I found some info suggesting that gold plating was pretty much revolutionized in the late 1800s in Germany for industrial use's.

Ionizing processes etc. . .

Thing is I cant find out precise and direct information wheter or not pocket watches were gold plated at this time.

If someone has any informaton I would realy appreciate your sharing of this.

Thanks.

Robert


----------



## Julian Latham (Jul 25, 2005)

Quick 'Google' using "history of gold plate" scored a number of hits. For example : http://inventors.abo...ctroplating.htm

For a more complete picture you could replace ' Gold Plate' with 'Gold Filled' & 'Rolled Gold".

Happy hunting.


----------



## remb1000 (Jan 17, 2012)

Thanks for the link, cheers mate


----------



## Roger the Dodger (Oct 5, 2009)

Hi, remb.......I'll just pass on what I have learnt from this site... before modern electro plating became the norm, back in the 19th century, rolled gold was all the rage! Basically you took a sheet of brass, and put a sheet of gold (9, 10, 14, 18ct etc.) either side of it, and under heat and pressure, between rollers, the two became one. The quality depended on the thickness of the gold plates applied. You will have seen pocket watch cases made by Aaron Luffkin Dennison designated 'Star', 'Moon', 'Sun'. These were cases guaranteed not to wear through to the brass for (respectively) 10 years, 20 years, and top of the range 25 years. Try to find a guarantee that long today! The plating on a 'Sun' case was so thick as to allow hand engraving without penetrating to the brass plate of composition. Modern electro plating is at best a few microns thick...engraving is not an option...even wearing in a pocket will rub the microscopically thin layer away fairly quickly. A lot of people seem to deride 'rolled gold' as inferior to modern plated gold, but as the former contains infinitely more gold than the latter, rolled is the way to go, as I see it.


----------



## remb1000 (Jan 17, 2012)

Hello Roger,

Cheers for your reply.

Interesting paragraph of information.

My reason for concern is that I have a nice pocket watch en route from abroad.

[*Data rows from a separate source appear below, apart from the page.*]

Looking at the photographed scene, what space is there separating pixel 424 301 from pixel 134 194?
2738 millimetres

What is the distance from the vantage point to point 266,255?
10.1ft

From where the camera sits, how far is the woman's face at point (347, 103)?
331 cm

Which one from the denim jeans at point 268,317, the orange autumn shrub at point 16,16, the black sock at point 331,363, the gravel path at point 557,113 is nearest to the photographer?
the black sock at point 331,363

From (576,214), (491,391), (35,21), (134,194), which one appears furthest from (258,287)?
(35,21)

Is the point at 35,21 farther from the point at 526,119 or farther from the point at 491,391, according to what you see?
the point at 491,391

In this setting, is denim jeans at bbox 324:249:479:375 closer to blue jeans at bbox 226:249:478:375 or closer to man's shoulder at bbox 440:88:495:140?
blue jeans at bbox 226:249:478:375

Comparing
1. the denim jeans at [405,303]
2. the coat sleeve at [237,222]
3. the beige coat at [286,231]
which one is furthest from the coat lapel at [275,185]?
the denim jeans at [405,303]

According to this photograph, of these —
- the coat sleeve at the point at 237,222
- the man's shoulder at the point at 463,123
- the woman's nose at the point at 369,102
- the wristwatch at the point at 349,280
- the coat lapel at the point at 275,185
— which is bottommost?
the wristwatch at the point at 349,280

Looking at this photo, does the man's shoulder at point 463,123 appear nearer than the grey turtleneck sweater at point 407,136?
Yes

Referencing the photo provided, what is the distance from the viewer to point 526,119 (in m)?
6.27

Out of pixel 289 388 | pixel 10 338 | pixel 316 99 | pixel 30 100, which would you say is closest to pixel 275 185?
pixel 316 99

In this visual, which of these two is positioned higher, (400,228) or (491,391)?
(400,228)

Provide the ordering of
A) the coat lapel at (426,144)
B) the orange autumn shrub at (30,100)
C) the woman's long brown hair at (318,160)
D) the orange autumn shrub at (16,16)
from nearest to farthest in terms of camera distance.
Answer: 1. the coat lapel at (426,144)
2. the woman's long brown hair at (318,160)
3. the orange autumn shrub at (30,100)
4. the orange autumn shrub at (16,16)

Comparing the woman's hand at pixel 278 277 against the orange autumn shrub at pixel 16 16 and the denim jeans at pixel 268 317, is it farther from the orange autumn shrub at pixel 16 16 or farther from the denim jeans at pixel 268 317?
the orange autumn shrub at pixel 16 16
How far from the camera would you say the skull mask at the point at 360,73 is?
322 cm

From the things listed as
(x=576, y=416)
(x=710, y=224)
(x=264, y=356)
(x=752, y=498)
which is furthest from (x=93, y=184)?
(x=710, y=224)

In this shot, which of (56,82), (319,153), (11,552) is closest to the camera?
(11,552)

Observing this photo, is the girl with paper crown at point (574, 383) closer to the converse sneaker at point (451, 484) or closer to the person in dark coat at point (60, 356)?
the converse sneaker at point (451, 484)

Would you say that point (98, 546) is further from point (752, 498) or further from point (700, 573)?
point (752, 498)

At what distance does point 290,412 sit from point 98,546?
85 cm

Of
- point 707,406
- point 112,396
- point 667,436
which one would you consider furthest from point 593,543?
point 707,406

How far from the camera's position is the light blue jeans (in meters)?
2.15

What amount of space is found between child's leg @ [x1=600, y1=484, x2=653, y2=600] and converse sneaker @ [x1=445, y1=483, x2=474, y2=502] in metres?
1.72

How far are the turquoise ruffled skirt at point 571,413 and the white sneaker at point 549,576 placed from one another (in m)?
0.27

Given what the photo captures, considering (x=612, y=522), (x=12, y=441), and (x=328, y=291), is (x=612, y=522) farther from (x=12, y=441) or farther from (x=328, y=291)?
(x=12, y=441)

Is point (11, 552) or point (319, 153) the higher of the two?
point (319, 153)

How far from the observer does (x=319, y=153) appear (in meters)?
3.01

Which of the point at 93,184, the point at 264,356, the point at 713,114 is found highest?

And the seller doesn't know if it gold or not.

For that matter nor do I.

Bit of a risk I know.

So I was just trying to figure out if gold plating was practised back in the 1900's.

This in turn would give me an idea whether or not my watch is gold plated or solid gold.

As you pointed out rolled gold was a common practise in those days, so this new watch of mine could very well be rolled gold.

The thing is it the watch has engravings on it so might have either a thick layer of rolled gold,

or might be solid gold.

Only time will tell. I will take it to jeweler to be tested some time next week.

As you said when rolled gold casing were used they would give either 10 or 15 even 25 year gurantee.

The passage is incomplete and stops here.